Lesson: Provide students with examples of some classic beloved hymns and old hymn writers. Point out how poignant and meaningful the words are, and pay attention verse by verse to what the song really says. You may want to focus on a certain theme in particular, a certain writer, or the story behind an already well-known hymn. There is a vast array of possibility here, including…
-“Amazing Grace”… a classic and well-known song, but do we know the whole story? Author John Newton owned a slave ship and had wandered far from his faith prior to experiencing an amazing deliverance and writing the beloved hymn.
-“It is Well with my Soul”: this beautiful hymn, written by Horatio Spafford, was borne of intense tragedy. The author had been financially wiped out in the great Chicago fire, after which he lost his four daughters in a shipwreck. While passing the place where his daughters had perished, he was inspired by deep peace to write the song.
-“Come Thou Font of Every Blessing”: Here is another old classic, written by Robert Robinson, with some amazing verses echoing themes of the Old Testament. The words and tune have been altered in several variations, all of which are inspiring and amazing.
“Fairest Lord Jesus” (“Beautiful Savior”): originally written by German Jesuits and translated to English by Joseph Seiss, the awe-inspiring words of this song focus on attributes of Christ and how He cannot even compare with anything else in nature.
“Abide with Me”: The Scottish author of this hymn wrote the words as a poem just weeks before dying of tuberculosis. The hymn is about death, but it is not sad and gloomy. On the contrary, it is full of hope and confidence in the nearness of God in any circumstance. This song focuses on joy of life in Heaven, removing the fear and sting from death and replacing it with expectation of what is to come.
–Fanny Crosby (author) This “Happiest Creature in all the Land.” This prolific hymn writer was known for her joyful demeanor and outlook, but also for her distinguishing blindness. She saw this as a blessing rather than a trial, though, saying that she was glad to be born blind because when she arrived in Heaven, the Lord’s face would be the first she would see. Fanny is known for hymns like “Blessed Assurance,” “All the Way my Savior Leads Me,” “Rescue the Perishing,” and “Jesus is calling.”
–Isaac Watts (author) Watts was an eighteenth century pastor, poet, and hymn writer of England. He is sometimes considered the father of hymn writing. His over 600 titles largely celebrate God’s glory and celebrate His wonders. Popular titles include “When I Survey the Wondrous Cross,” “Come, We that Love the Lord,” “We’re Marching to Zion,” and “Joy to the World.” Many of his hymns we probably sing without even realizing it!
These are just a few possibilities. There is much to explore in the world of hymnody and immense treasure to uncover within the words of songs old and new. When approaching a hymn, you may want to go through verse by verse with students, looking at the words and then practicing singing the song. Give students a short “homework assignment” to select a hymn and come back with a brief background to learn more about it. You may even inspire a good old fashioned “hymn sing” with the whole class!

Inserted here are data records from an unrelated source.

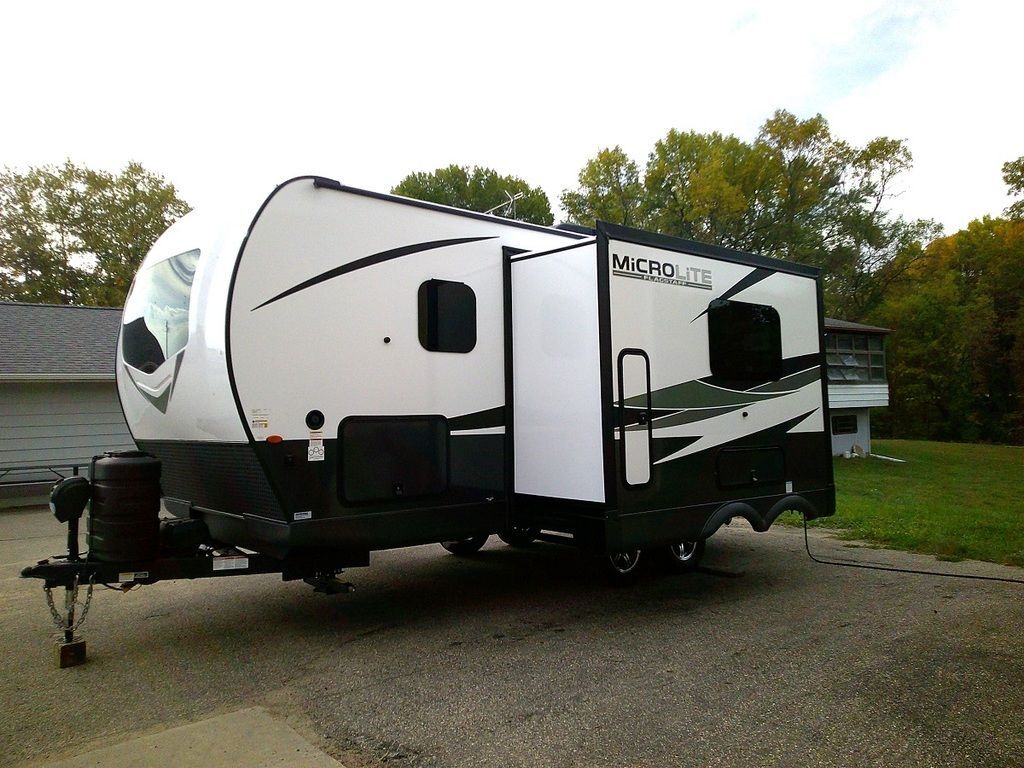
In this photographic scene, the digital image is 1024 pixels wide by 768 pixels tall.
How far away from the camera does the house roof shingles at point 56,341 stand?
12789 millimetres

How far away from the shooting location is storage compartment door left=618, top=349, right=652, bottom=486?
5438mm

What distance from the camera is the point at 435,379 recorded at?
5453mm

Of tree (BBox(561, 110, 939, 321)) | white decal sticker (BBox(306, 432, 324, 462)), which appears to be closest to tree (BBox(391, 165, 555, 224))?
tree (BBox(561, 110, 939, 321))

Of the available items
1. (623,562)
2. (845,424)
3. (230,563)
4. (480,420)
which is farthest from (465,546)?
(845,424)

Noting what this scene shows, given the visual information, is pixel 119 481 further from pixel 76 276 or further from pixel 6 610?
pixel 76 276

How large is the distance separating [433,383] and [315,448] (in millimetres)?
1001

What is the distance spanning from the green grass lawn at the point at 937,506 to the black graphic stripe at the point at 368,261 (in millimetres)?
6018

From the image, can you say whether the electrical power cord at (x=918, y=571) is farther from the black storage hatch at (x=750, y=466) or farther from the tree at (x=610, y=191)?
the tree at (x=610, y=191)

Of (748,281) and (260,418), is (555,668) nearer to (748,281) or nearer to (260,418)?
(260,418)

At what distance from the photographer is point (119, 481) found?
15.2ft

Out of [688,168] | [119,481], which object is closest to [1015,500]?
[119,481]

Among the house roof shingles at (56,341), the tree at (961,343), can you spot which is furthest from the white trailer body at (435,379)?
the tree at (961,343)

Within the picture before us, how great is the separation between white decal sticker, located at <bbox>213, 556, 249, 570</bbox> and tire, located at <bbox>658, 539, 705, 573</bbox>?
3.55m

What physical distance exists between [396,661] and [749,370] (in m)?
3.73
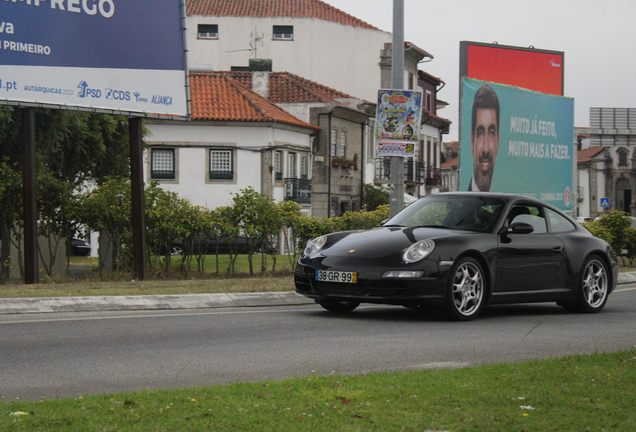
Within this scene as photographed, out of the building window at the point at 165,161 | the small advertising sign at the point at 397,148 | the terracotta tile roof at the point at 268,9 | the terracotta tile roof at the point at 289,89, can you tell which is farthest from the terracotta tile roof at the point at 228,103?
the small advertising sign at the point at 397,148

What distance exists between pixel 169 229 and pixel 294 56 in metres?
42.2

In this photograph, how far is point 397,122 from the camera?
51.8 ft

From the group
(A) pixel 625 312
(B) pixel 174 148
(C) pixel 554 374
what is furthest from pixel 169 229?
(B) pixel 174 148

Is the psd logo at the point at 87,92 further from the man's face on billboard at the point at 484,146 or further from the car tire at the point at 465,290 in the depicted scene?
the man's face on billboard at the point at 484,146

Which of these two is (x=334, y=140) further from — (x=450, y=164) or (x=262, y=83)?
(x=450, y=164)

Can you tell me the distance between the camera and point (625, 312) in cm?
1158

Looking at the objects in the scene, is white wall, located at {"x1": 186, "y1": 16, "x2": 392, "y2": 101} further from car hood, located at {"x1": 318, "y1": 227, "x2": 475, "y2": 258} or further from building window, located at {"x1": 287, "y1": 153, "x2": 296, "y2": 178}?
car hood, located at {"x1": 318, "y1": 227, "x2": 475, "y2": 258}

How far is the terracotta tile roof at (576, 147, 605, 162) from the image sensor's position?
94.8 meters

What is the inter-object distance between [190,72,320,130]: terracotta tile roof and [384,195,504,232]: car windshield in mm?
31741

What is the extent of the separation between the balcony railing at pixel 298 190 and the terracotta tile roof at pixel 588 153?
56271 mm

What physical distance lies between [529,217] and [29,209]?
8.06m

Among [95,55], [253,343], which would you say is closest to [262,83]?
[95,55]

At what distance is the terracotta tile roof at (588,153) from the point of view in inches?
3733

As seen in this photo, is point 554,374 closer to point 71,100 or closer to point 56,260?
point 71,100
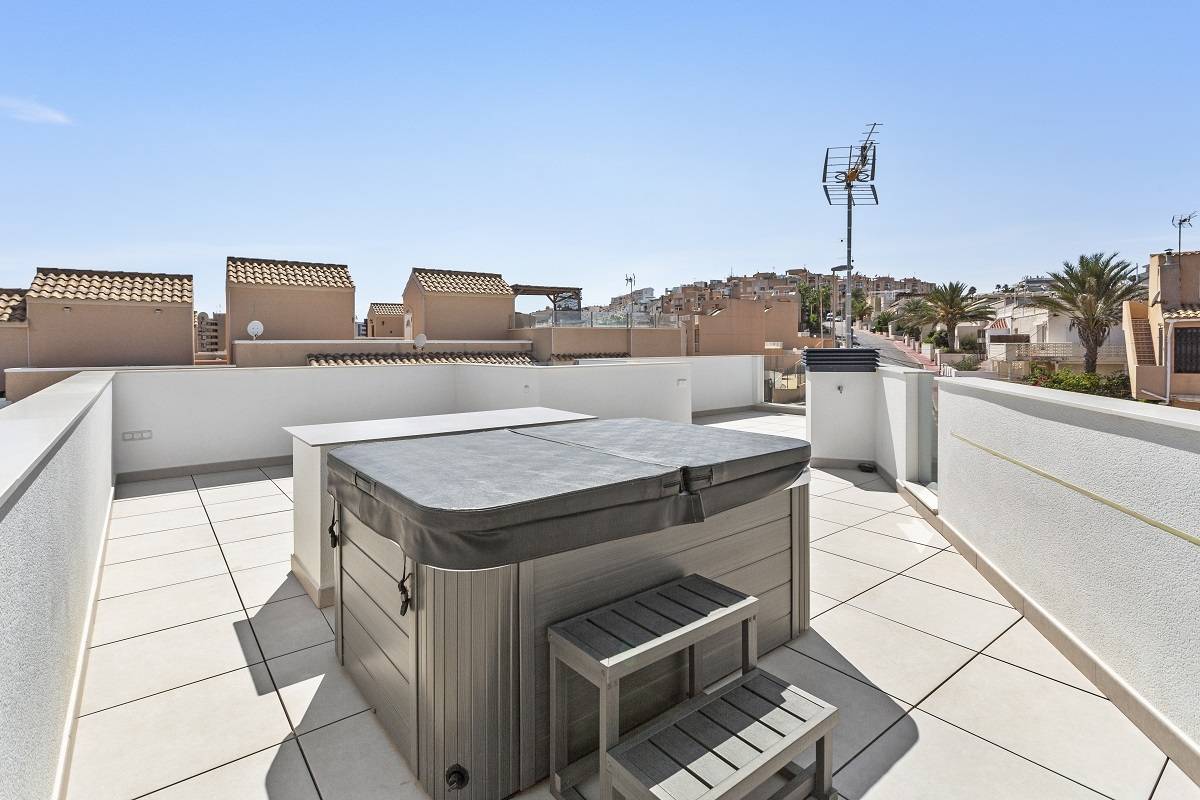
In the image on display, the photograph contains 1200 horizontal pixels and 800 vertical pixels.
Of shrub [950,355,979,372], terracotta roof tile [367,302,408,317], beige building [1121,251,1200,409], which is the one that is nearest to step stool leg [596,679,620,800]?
beige building [1121,251,1200,409]

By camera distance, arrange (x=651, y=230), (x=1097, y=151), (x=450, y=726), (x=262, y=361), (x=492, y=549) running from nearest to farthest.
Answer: (x=492, y=549) → (x=450, y=726) → (x=262, y=361) → (x=1097, y=151) → (x=651, y=230)

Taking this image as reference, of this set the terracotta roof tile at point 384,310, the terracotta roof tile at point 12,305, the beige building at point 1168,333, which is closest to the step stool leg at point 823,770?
the terracotta roof tile at point 12,305

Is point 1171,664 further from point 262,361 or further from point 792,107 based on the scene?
point 262,361

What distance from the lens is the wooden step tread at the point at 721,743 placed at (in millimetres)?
1418

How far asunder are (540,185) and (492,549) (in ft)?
48.2

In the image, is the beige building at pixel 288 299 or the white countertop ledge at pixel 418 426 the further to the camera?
the beige building at pixel 288 299

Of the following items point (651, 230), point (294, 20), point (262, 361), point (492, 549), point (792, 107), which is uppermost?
point (651, 230)

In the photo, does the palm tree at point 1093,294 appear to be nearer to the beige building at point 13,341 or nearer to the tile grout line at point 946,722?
the tile grout line at point 946,722

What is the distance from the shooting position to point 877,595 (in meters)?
3.29

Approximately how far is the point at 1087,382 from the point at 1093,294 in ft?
22.1

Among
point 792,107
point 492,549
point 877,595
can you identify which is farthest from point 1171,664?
point 792,107

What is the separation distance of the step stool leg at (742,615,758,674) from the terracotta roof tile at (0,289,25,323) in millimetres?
15924

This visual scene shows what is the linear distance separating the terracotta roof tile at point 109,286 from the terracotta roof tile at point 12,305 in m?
0.72

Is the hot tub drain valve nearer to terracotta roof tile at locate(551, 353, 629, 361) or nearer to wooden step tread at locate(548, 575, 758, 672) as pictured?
wooden step tread at locate(548, 575, 758, 672)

Compare the themes and stories behind these classic tunes with modern worship songs. It’s not that anything is wrong with our current church music style; words of worship are beautiful. But all too often current trends bear more a resemblance to romance than awe and worship…substitute “lover” for “Lord” and you might not even notice a difference in lyrics. Exploring songs from the past can be an inspiring gateway to worship and Bible Study.
Close out your hymn lesson with prayer that God would open eyes and hearts to His beauty, as well as helping to do all things for and with Him. Finish off with a song!